“Oh, dear.” She felt a spasm of guilt. Probably someone had told Bobby everything, and he had gone in search of Jamie, meeting Ian instead, and thrown Malva’s accusations of Jamie at him. If she’d told him herself . . .
“What happened?”
“Well, Ian’s bloody dog took a hand, for the one thing—or a paw. Your father barely stopped him tearing out Bobby’s throat, but it did stop the fight. We dragged them apart, then, and Ian tore free and loped off into the woods, with the dog beside him. Bobby’s . . . well, I cleaned him up a bit, then gave him Jemmy’s trundle for the night,” he said apologetically. “He said he couldna stay up here—” He looked round at the shadowed kitchen; she’d already smoored the fire and carried the little boys up to bed; the room was empty, lit only by a faint hearth glow.
“I’m sorry. Will ye sleep here, then?”
She shook her head emphatically.
“Bobby or no Bobby, I want to go home.”
“Aye, all right. You go on, then; I’ll fetch Amy down to bar the door.”
“No, that’s okay,” she said quickly. “I’ll get her.” And before he could protest, she was down the hall and up the stair, the empty house strange and silent below.
82
NOT THE END OF
THE WORLD
THERE IS A GREAT DEAL of satisfaction in wresting weeds out of the earth. Backbreaking and endless as the chore may be, there is a tiny but unassailable sense of triumph in it, feeling the soil give suddenly, yielding the stubborn root, and the foe lying defeated in your hand.
It had rained recently and the earth was soft. I ripped and tore with ferocious concentration; dandelions, fireweed, rhododendron sprouts, bunchgrass, muhly, smartweed, and the creeping mallow known locally as “cheese.” Paused for an instant, narrow-eyed at a bull thistle, and prised it from the ground with a vicious stab of my pruning knife.
The grapevines that ran up the palisades had just begun their spring rush, and sprouts and ruffles of a delicate green tinged with rust cascaded from the woody stems, eager tendrils curling like my own new-grown hair—God damn her, she’d taken my hair on purpose to disfigure me! The shade they cast provided refuge for immense bushy growths of the pernicious thing I called “jewelweed,” not knowing its real name, for the tiny white flowers that winked like diamond clusters in the feathery green fronds. It was likely a fennel of some sort, but formed neither a useful bulb nor edible seeds; pretty, but useless—and thus the sort of thing that spreads like wildfire.
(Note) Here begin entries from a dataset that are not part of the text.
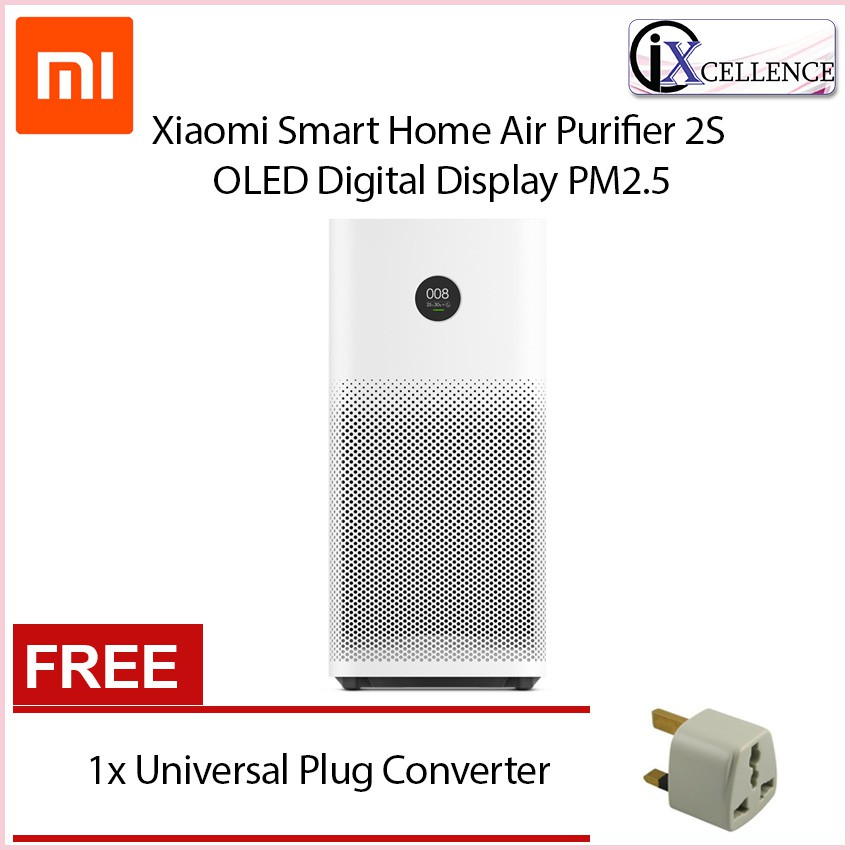Xiaomi Mi Home Smart Home Air Purifier 2S OLED Digital Display PM2 5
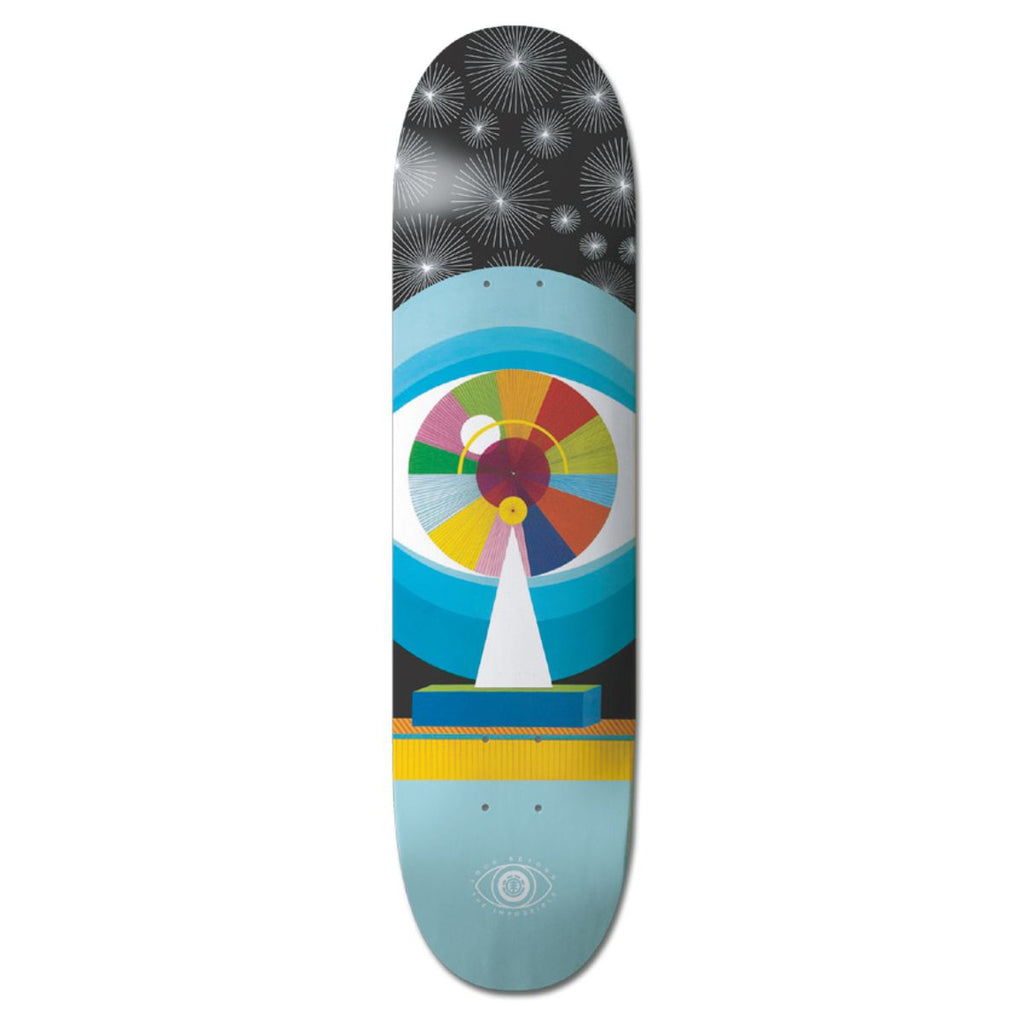 Element Look Beyond Skateboard, Deck Only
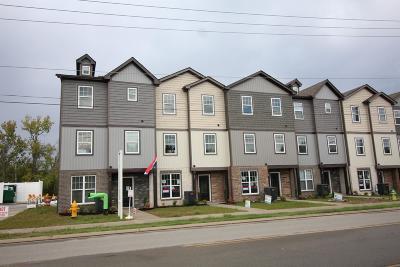 Lavergne Single Family Home For Sale: 128 Ramsden Avenue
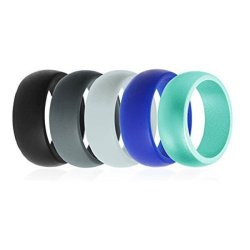 Promote 8mm Silicone Flexible Couple Rings for Sports, Wedding, Football Rings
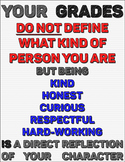 Grades Don't Define You! (Printable motivational poster fo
There was a small swishing sound, and a ball of rags came to rest by my foot. This was followed immediately by the rush of a much larger body, and Rollo swept past me, snatching the ball adroitly and galloping away, the wind of his passage stirring my skirts. Startled, I looked up, to see him bounding toward Ian, who’d come soft-footed into the garden.
He made a small gesture of apology, but I sat back on my heels and smiled at him, making an effort to quell the vicious sentiments surging to and fro in my bosom.
Evidently, the quelling wasn’t all that successful, for I saw him frown a little, and hesitate, looking at my face.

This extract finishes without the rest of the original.